It’s Not Worth It

They sat across from each other in the booth – I brought the coffee over and sat next to her.  I was a little stunned – I did not expect him to be there.  She didn’t say that he’d be there; I expected it to be just us.  I don’t know how I looked to them – I didn’t have the strength to feign gladness, and used what little energy I had to keep my mouth shut.  She rubbed my shoulder, and it felt good – but it didn’t light me up like it usually did.  I had a “good angry” going on, and I wasn’t about to let it go.

For the next hour they talked as if I wasn’t there.  I managed to chat a bit about an introvert/extrovert question from work that day:  “You have a birthday coming up, and you have an unlimited amount of funds.  How would you like to celebrate it and how many people would you like to be there with you?”

I answered, “Out to dinner with one friend” – which may sound sad to all you extroverts out there, but is in fact one of the more pleasurable things in this introvert’s life.  He thought it was a sad answer – there was genuine pity in his heart.  I didn’t expect either one of them to get it – by this time I really only had two clear thoughts:  1) why the fuck is he here? and 2) why the fuck am I here?  I don’t know why I didn’t get up and walk away.

The arrangement was so uneven that it wasn’t worth being friends.  I listened to her way more than she listened to me.  And it wasn’t just the time – it was the content, too.  I don’t know if she’s a superficial person, but there were definite limits to what could and could not be discussed.  When I was hurting, I wasn’t in a position to talk to her about it.  That isn’t who she is.  And that made my hurt that much worse.

From her point of view, people should keep their feelings to themselves.  Public displays of affection are verboten.  It explains why I didn’t have any “deep” emotional conversations with her – she may have been feeling lots of things, but they were private matters.  You might argue that our friendship lacked the trust it needed to share those kinds of things – and you’d be right.

Marc Maron says something like “you don’t really know whether you’re in a relationship until someone gets hurt.”  Because it’s exactly those moments when you realize that the relationship you have with someone is not a casual thing.  We were friends – emphasis on the lowercase “f.”  Now I’m looking for someone who isn’t afraid, not just of my feelings, but even more importantly, of showing and sharing theirs with me.

What Breaks YOUR Brain?

I’m kicking myself for at least not trying to chat with the woman who was sitting maybe twelve feet away from me but left the room maybe thirty minutes ago.  I’m not sure if she’s gone for the day or not – still have a little less than four hours remaining for today’s free “write in” – but I’d be lying if I said she wasn’t on my mind right now.  Tall slim brunette, around 40?  I can never tell, especially when some people take such damn great care of themselves.
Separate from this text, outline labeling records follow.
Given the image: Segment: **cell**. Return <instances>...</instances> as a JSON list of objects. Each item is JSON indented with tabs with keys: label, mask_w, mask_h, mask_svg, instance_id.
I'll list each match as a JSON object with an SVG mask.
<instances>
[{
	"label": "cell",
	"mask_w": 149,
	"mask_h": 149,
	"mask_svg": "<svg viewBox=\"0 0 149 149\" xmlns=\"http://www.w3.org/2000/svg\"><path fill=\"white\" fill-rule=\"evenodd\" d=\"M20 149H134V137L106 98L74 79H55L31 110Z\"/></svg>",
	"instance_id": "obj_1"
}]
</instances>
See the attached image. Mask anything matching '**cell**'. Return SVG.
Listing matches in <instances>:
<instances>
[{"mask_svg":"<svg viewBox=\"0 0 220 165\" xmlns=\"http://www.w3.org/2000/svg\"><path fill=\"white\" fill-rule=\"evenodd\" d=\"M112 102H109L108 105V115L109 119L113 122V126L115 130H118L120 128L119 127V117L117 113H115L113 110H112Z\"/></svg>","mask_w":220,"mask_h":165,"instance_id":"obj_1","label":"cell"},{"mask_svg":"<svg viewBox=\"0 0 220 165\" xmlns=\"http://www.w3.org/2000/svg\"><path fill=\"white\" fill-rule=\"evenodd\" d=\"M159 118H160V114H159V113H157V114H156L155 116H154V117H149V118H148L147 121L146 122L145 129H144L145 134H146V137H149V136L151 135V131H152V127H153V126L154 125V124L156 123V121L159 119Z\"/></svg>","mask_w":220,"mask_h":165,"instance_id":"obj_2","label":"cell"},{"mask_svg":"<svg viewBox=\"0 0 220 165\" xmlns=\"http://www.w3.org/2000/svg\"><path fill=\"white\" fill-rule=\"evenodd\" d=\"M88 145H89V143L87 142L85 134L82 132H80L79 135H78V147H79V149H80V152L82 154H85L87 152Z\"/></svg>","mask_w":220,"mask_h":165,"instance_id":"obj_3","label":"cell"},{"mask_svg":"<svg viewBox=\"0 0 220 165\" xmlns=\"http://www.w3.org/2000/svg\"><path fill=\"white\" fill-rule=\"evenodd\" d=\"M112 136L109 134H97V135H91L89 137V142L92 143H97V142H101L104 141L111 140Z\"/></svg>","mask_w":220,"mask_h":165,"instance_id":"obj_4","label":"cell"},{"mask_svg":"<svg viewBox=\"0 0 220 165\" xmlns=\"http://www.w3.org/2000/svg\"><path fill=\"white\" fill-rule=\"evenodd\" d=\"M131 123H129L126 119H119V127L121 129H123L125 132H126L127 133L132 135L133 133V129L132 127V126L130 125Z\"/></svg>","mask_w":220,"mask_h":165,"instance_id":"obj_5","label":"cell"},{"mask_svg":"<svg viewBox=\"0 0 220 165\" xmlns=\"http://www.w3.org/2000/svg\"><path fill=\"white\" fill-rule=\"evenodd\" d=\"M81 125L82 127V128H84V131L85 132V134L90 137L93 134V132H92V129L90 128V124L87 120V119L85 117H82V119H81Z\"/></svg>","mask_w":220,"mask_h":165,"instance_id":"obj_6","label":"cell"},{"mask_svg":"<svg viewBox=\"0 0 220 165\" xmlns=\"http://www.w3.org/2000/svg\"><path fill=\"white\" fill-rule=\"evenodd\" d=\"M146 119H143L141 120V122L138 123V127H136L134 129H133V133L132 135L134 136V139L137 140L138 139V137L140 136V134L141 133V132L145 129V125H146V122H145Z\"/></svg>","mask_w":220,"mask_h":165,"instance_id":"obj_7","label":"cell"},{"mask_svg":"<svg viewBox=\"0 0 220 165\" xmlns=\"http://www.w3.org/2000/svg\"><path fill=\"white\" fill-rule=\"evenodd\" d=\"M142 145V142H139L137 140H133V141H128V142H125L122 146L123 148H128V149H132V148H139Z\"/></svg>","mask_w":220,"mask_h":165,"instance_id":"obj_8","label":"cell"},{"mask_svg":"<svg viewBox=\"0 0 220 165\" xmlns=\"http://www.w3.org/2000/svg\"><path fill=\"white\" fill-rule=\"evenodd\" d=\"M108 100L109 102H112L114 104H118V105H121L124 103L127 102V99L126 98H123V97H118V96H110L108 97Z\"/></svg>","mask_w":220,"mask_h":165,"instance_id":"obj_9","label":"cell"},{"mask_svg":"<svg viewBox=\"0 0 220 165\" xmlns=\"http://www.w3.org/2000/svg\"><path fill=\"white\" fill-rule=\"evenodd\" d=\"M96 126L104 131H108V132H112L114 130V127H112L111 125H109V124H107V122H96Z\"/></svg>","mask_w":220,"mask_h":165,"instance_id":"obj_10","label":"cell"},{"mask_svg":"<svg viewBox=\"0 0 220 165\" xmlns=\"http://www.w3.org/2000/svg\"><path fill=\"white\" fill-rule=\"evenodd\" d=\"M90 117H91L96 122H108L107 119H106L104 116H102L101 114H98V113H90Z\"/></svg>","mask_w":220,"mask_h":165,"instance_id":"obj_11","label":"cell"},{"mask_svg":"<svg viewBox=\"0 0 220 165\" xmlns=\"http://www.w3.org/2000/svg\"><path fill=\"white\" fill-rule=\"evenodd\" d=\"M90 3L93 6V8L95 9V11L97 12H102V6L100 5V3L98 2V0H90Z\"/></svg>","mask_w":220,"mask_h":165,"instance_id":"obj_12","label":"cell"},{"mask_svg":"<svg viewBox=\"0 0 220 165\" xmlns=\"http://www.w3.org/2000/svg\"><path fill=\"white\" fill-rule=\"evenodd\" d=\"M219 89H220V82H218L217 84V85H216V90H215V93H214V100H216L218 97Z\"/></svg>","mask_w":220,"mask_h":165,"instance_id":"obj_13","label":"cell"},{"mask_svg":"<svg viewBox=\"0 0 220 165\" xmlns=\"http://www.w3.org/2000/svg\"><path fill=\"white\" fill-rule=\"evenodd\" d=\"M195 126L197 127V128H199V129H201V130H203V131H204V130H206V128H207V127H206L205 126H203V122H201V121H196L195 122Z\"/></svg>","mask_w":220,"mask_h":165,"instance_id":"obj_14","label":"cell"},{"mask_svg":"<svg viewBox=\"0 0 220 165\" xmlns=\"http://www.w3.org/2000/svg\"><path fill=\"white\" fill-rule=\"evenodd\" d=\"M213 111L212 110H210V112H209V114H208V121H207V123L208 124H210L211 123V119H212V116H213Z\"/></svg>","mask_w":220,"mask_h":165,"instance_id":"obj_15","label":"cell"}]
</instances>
I like pretty (beautiful? gorgeous?) women – sue me.  I spent a huge part of my life trying to ignore that – otherwise, women will obviously think I’m just another one of those superficial men who care only about what a woman looks like, not who she is.  Frankly it took me a long time to allow myself to even look at women, for fear that she or someone else might catch me “gawking” at her and call me out about it.  And even before that, I shared the feeling with Jimmy Carter (and the Bible, I guess) that whenever you look lustfully at a woman, you commit sin in your heart.  I wanted to respect women, even though I had no idea what that really meant.

I’ve resolved the matter at least a little bit by believing that you respect others when you get to know who they are and, regardless of whether what you come to learn pleases or displeases you, you accept them as they are.  And I think that works in nearly every area of life, except for one:  sex.

Sex is the brain busting puzzle of my entire existence.  Being raised Catholic didn’t help matters, of course – in what other religion can you have so little information about sex and still wind up with so many kids being born?  Although, come to think of it, perhaps that’s EXACTLY what to expect with so little information.

Six of the seven boys in our family went to seminary.  The one that didn’t go is married (now over forty years, with three kids, four grandkids).  The next six boys:  married, then divorced (and now deceased), priest, married (two kids, nearly forty years), never married (me), married (two kids, twenty years), and married (two kids, thirty years).  My three sisters:  never married, married (one kid, now divorced) and married (no kids).  What did they figure out that I (and maybe my older sister) didn’t?